Keywords

1 Introduction

Cultural heritage is a group of invaluable assets that inherit and embody human activities passed down from previous generations. It is a responsibility in our citizenship to safeguard cultural heritage for ourselves and future generations [1]. However, intangible cultural heritage (ICH) such as traditional craftsmanship lacks a physical form and often originates from minority groups whose languages may not have written scripts. These make it very challenging to preserve and promote these ICHs [2]. Digital technologies have been leveraged for documenting and archiving ICH [3]. China is well-recognized for its rich history and culture yet digitizing ICH in China is at an initial stage and is mostly through government endeavours [4]. Guizhou province in southwest China houses multiple ethnic minorities, among which the traditional craft of artisan embroidery of Miao people was listed in the inaugural register of the National Intangible Cultural Heritage of China in 2006 [5]. With a long history of migration, the Miao are skillful at documenting their socio-cultural history and folk customs through their clothing, creating a vibrant cultural heritage [6]. For instance, the needlework of Miao women in history was emphasized as they produced various festival and daily live items with highly detailed patterns, including costumes, purses, baby-carrying belts, hats, bibs, and so on. Many of these exquisite traditional crafts that have ever emerged in Chinese history are intactly preserved by Miao embroidery techniques, including weaving, embroidering, and dyeing. They are of exceptionally high value in historical, anthropological, artistic, aesthetic, iconic and inspirational terms.
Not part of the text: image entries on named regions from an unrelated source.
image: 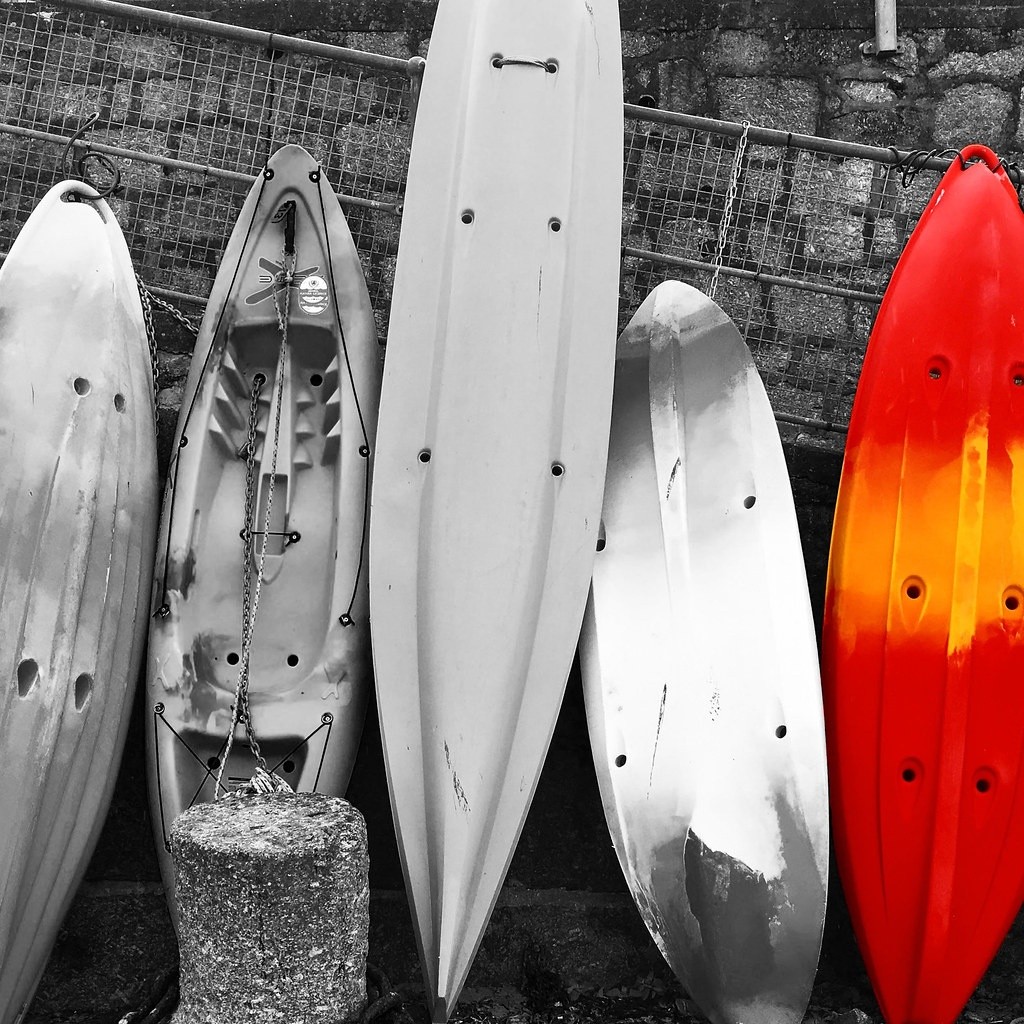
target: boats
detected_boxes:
[580,283,828,1024]
[369,1,624,1024]
[820,144,1024,1024]
[0,180,161,1024]
[142,146,372,946]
ICH is mostly rooted in people’s traditions and daily lives. Therefore, effective conservation and preservation of ICH cannot only rely on government efforts. Grass-root initiatives and collaboration across sectors are desirable for improving the effectiveness, efficiency, and sustainability of ICH preservation [2]. As part of an inter-disciplinary collaborative project involving academic researchers, library professionals, and a private not-for-profit museum, a digital museum was built for digitizing, exhibiting, and preserving these unique ICH of Guizhou ethnic minorities. The ultimate goal is to facilitate access of a global audience, enhancing their understanding and appreciation of Chinese cultural heritage. As one of the first collaborative efforts between academia, information professionals and the private not-for-profit sector in China, it is essential to evaluate the usability of the digital museum and its affordance for facilitating the audience to learn about the Miao embroidery as a cultural heritage. The evaluation can also help us understand users’ interactions with the digital museum and areas needing improvement from users’ perspectives. This paper reports the development and evaluation of the ‘Gifts from Lanmama’ digital museumFootnote 1 (Fig. 1). Preliminary evaluation results will offer insights for further improving the digital museum, as well as other end-user oriented digital presentations of similar ICH, such as interactive multimedia exhibitions.

Fig. 1.
figure 1

Homepage of the Gifts from Lanmama digital museum

2 Related Work

2.1 Digital Museums of Cultural Heritage

To embrace the evolving potential of digital environments and multimedia in creating and distributing cultural content, more and more digital museums have been established worldwide to exhibit collections of digitized cultural heritage [7]. Over the recent two decades, intangible cultural heritage (ICH) has been receiving increasing attention after the UNESCO acknowledged its significance via the Convention for the Safeguarding of the Intangible Cultural Heritage in 2003 [8]. While people living in modern cities may have limited opportunities of experiencing ICH due to the often small numbers of its successors, digital museums help not only make institutionalized documentation of ICH but also promote public understanding and appreciation [9]. Despite the richness of cultural heritage in China, the development of digital museums in China is still in an early stage [10]. Xiong (2020) [11] conducted a review of 466 digital museum related articles published and indexed in the China National Knowledge Infrastructure, concluding that there were insufficient collaborations between universities and museums as well as a lack of evaluation of digital museums in China.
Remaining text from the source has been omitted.